The researchers suggest that the slowdown in agricultural productivity might be related to an earlier slowdown in the growth of spending on agricultural research and development. They warn that failure to revive growth in U.S. agricultural productivity over the coming decades could carry serious consequences. Without renewed productivity growth, natural resource stocks will be depleted faster, less agricultural output will be produced and food will be more expensive than would have been the case with higher rates of productivity growth. The U.S. agricultural sector might suffer from diminished competitiveness with other countries. For example, farm productivity and spending on agricultural research and development have grown significantly in China and Brazil, relative to the United States, and these countries have grown in importance as agricultural producers. But if nations outside the United States experience their own slowdowns in agricultural productivity growth, a widening gap will separate growth in global demand for agricultural products from growth in global supply of those products.
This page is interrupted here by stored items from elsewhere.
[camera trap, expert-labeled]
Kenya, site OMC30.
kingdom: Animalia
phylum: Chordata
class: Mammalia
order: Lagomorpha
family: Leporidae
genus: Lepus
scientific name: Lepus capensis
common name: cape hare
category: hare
An analysis of U.S. agricultural production over the past 100 years indicates that the rate of productivity growth has slowed considerably. In the final 10 to 20 years of the researchers' dataset, farm productivity grew at only half the rate that had been sustained for much of the 20th century. The researchers suggest that the slowdown could be related to an earlier slowdown in the growth of spending on agricultural research and development.